-- What this task involves --
Can you format the entries from the start up to and including the line containing "In the Sex chart, which" as a JSON list of strings, one string per line, with blank lines left out?

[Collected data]

____________

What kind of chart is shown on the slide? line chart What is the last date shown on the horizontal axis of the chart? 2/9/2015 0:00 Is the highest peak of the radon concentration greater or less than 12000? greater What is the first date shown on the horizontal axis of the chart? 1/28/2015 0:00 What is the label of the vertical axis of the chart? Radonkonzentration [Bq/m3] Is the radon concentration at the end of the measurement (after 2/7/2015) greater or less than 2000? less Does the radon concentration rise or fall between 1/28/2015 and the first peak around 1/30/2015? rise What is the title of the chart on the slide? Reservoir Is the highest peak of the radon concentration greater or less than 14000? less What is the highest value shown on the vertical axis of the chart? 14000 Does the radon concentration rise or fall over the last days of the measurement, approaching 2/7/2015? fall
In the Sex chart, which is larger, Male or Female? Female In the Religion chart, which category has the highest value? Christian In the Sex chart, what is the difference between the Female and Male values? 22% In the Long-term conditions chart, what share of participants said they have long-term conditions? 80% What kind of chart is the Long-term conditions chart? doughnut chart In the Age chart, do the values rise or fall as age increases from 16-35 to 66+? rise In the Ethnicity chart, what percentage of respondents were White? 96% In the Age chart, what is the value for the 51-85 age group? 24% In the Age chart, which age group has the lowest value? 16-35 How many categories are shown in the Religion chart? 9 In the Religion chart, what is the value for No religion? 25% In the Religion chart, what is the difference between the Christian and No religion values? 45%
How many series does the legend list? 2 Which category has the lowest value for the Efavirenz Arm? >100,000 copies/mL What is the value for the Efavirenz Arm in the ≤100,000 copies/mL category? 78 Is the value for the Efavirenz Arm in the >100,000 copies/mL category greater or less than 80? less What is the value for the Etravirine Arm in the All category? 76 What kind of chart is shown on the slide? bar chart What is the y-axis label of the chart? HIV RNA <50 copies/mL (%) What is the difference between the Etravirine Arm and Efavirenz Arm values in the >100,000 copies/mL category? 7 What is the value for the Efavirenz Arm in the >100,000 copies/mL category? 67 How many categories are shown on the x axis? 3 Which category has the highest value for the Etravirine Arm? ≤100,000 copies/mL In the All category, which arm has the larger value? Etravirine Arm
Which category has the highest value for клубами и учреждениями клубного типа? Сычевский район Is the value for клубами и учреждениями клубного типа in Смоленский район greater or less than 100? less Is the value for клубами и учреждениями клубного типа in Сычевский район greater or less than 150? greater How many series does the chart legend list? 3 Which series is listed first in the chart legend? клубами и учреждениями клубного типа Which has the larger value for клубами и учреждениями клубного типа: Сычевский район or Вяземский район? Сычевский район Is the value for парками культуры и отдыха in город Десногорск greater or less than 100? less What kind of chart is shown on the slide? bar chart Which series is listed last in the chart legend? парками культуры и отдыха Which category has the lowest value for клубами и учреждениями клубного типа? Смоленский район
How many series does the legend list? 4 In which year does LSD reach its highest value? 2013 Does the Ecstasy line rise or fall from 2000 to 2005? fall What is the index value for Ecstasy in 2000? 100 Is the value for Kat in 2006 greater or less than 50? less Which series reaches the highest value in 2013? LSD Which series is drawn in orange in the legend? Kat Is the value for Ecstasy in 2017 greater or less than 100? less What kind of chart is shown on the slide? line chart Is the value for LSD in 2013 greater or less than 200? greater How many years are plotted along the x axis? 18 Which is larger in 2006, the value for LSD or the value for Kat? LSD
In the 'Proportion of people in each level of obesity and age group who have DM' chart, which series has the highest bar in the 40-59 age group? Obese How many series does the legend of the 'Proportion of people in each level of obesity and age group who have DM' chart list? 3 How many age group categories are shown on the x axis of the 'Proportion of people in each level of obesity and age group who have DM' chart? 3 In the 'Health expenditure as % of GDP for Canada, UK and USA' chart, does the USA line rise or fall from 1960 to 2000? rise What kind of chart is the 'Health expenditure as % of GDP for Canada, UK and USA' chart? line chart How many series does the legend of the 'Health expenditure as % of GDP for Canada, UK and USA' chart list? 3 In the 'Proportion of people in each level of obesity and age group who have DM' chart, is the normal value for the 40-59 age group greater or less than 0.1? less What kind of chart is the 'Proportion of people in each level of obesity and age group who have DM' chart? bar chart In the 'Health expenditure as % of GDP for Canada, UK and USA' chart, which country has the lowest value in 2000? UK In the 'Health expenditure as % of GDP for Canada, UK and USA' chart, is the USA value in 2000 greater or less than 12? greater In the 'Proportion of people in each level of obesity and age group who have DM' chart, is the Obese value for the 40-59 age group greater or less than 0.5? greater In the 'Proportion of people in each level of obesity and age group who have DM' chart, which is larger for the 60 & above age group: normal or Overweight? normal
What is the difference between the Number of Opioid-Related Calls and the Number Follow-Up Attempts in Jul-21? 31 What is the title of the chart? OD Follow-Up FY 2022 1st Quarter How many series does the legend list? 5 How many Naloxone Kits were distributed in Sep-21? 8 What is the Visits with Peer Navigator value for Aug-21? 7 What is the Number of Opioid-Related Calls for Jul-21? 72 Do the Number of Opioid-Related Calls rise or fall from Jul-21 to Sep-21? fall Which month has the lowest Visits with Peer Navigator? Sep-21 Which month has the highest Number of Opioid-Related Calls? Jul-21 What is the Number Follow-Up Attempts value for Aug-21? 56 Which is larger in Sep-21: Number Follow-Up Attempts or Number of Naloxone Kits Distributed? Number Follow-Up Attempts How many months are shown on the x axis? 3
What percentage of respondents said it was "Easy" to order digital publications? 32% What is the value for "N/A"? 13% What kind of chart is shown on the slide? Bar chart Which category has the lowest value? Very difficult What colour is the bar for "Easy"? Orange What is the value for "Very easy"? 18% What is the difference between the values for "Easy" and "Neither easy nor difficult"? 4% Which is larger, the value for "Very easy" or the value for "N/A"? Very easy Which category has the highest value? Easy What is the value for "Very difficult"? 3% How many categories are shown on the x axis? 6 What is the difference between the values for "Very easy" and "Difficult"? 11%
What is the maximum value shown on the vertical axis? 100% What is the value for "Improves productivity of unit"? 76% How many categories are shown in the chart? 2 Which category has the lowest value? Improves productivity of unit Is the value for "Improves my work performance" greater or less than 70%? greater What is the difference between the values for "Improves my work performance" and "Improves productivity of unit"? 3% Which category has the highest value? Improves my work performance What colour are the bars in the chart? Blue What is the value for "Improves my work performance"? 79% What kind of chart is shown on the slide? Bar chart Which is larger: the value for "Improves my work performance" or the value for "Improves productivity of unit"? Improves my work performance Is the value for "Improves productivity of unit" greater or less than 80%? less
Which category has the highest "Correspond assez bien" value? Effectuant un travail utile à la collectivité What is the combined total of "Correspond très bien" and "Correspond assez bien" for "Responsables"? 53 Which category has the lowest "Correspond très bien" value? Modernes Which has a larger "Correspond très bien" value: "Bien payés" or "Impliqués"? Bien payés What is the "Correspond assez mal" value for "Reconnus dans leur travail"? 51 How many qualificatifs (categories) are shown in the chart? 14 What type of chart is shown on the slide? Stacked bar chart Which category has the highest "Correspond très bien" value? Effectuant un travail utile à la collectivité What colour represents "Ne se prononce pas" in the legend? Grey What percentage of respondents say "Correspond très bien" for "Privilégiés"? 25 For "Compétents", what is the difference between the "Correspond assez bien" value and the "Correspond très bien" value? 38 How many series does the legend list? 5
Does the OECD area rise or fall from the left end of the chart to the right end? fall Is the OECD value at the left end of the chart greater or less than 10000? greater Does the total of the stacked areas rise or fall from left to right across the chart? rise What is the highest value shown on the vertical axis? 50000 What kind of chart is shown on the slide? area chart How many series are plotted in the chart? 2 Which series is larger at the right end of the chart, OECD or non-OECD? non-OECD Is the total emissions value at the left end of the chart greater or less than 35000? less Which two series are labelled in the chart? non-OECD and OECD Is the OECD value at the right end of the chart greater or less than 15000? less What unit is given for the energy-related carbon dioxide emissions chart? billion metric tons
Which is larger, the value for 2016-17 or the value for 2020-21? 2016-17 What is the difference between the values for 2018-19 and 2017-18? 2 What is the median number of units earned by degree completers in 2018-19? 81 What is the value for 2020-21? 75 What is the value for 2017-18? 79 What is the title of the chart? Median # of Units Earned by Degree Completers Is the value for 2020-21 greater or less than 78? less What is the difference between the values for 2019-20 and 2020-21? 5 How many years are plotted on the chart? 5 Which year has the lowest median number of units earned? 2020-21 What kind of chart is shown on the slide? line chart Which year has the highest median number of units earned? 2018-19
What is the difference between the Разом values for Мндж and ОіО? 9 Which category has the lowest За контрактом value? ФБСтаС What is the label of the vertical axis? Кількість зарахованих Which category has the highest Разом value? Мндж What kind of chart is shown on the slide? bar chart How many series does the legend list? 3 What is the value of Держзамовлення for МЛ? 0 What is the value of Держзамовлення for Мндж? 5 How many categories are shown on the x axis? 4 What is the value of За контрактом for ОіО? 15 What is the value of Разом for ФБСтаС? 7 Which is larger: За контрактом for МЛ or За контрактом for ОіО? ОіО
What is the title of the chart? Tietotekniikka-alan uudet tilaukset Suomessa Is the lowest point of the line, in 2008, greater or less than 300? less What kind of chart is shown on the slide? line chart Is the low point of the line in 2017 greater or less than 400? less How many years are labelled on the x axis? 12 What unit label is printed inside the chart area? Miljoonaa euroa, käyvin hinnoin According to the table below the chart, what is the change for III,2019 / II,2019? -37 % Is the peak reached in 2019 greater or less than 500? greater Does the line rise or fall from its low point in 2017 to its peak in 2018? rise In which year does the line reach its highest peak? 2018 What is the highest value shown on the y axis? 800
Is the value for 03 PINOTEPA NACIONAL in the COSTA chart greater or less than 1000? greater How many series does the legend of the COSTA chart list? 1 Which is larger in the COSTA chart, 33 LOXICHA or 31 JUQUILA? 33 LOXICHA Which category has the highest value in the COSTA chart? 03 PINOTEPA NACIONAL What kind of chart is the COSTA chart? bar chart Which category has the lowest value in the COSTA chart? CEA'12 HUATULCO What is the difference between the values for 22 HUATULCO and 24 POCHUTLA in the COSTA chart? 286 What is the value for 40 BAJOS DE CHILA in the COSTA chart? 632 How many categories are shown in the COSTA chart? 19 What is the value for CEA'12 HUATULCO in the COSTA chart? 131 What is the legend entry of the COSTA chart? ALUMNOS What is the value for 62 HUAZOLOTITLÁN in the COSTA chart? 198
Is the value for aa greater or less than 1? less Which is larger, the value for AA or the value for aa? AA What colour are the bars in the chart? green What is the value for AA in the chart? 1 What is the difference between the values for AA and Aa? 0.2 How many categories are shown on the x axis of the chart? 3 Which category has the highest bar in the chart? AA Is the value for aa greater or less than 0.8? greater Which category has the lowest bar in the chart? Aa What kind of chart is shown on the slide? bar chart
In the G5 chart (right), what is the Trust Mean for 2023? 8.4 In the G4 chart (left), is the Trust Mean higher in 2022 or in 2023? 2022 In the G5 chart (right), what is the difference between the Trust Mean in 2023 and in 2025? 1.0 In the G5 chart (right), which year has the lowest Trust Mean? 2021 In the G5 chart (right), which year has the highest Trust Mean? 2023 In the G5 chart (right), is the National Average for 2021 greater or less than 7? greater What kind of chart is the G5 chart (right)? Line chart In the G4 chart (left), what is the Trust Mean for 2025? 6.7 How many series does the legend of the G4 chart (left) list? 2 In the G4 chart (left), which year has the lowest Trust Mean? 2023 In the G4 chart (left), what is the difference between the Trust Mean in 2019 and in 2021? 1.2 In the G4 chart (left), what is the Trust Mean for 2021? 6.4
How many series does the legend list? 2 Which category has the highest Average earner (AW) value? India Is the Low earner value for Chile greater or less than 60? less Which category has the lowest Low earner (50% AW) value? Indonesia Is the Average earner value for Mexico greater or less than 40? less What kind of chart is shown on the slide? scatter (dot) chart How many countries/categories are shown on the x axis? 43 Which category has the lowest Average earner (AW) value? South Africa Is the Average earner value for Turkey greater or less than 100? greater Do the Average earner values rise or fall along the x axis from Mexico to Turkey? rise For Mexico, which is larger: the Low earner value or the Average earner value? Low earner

____________

-- Written response --
[
  "What kind of chart is shown on the slide? line chart What is the last date shown on the horizontal axis of the chart? 2/9/2015 0:00 Is the highest peak of the radon concentration greater or less than 12000? greater What is the first date shown on the horizontal axis of the chart? 1/28/2015 0:00 What is the label of the vertical axis of the chart? Radonkonzentration [Bq/m3] Is the radon concentration at the end of the measurement (after 2/7/2015) greater or less than 2000? less Does the radon concentration rise or fall between 1/28/2015 and the first peak around 1/30/2015? rise What is the title of the chart on the slide? Reservoir Is the highest peak of the radon concentration greater or less than 14000? less What is the highest value shown on the vertical axis of the chart? 14000 Does the radon concentration rise or fall over the last days of the measurement, approaching 2/7/2015? fall",
  "In the Sex chart, which is larger, Male or Female? Female In the Religion chart, which category has the highest value? Christian In the Sex chart, what is the difference between the Female and Male values? 22% In the Long-term conditions chart, what share of participants said they have long-term conditions? 80% What kind of chart is the Long-term conditions chart? doughnut chart In the Age chart, do the values rise or fall as age increases from 16-35 to 66+? rise In the Ethnicity chart, what percentage of respondents were White? 96% In the Age chart, what is the value for the 51-85 age group? 24% In the Age chart, which age group has the lowest value? 16-35 How many categories are shown in the Religion chart? 9 In the Religion chart, what is the value for No religion? 25% In the Religion chart, what is the difference between the Christian and No religion values? 45%"
]